In [3]:
# customer_model_training.py

import os
import pandas as pd
import joblib
from pathlib import Path
from sklearn.model_selection import train_test_split
from sklearn.preprocessing import LabelEncoder, StandardScaler
from sklearn.linear_model import LogisticRegression
from sklearn.ensemble import RandomForestClassifier, GradientBoostingClassifier
from sklearn.neighbors import KNeighborsClassifier
from xgboost import XGBClassifier

# Load data
df = pd.read_csv("data/Passenger_Satisfaction.csv").dropna()

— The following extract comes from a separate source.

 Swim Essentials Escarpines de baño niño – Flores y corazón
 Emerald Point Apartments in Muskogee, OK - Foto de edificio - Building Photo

# Encode categorical columns
le = LabelEncoder()
for col in ['Gender', 'Customer Type', 'Type of Travel', 'Class', 'satisfaction']:
    df[col] = le.fit_transform(df[col])

# Features and target
X = df.drop(['id', 'satisfaction'], axis=1)
y = df['satisfaction']

# Scale features
scaler = StandardScaler()
X_scaled = scaler.fit_transform(X)

# Train-test split
X_train, X_test, y_train, y_test = train_test_split(
    X_scaled, y, test_size=0.2, random_state=42
)

# Models
models = {
    "logistic_regression": LogisticRegression(max_iter=1000),
    "random_forest": RandomForestClassifier(),
    "gradient_boosting": GradientBoostingClassifier(),
    "xgboost": XGBClassifier(eval_metric='logloss'),  # 🔧 fixed: removed deprecated param
    "knn": KNeighborsClassifier()
}

# Save directory
model_dir = Path("customer_satisfaction_prediction/models")
model_dir.mkdir(parents=True, exist_ok=True)

# Save scaler (compressed)
scaler_path = model_dir / "scaler_compressed.pkl"
joblib.dump(scaler, scaler_path, compress=("xz", 3))
print(f"✅ Saved scaler - Size: {scaler_path.stat().st_size / (1024 * 1024):.2f} MB")

# Train and save compressed models
for name, model in models.items():
    print(f"\n🔧 Training and saving: {name} ...")
    model.fit(X_train, y_train)

    model_path = model_dir / f"{name}_compressed.pkl"
    joblib.dump(model, model_path, compress=("xz", 3))

    size_mb = model_path.stat().st_size / (1024 * 1024)
    print(f"✅ Saved {model_path.name} - Size: {size_mb:.2f} MB")

    if size_mb > 25:
        print(f"⚠️ Warning: {model_path.name} exceeds 25MB")

print("\n✅ All customer satisfaction models and scaler saved successfully!")


✅ Saved scaler - Size: 0.00 MB

🔧 Training and saving: logistic_regression ...
✅ Saved logistic_regression_compressed.pkl - Size: 0.00 MB

🔧 Training and saving: random_forest ...
✅ Saved random_forest_compressed.pkl - Size: 7.27 MB

🔧 Training and saving: gradient_boosting ...
✅ Saved gradient_boosting_compressed.pkl - Size: 0.05 MB

🔧 Training and saving: xgboost ...
✅ Saved xgboost_compressed.pkl - Size: 0.10 MB

🔧 Training and saving: knn ...
✅ Saved knn_compressed.pkl - Size: 1.80 MB

✅ All customer satisfaction models and scaler saved successfully!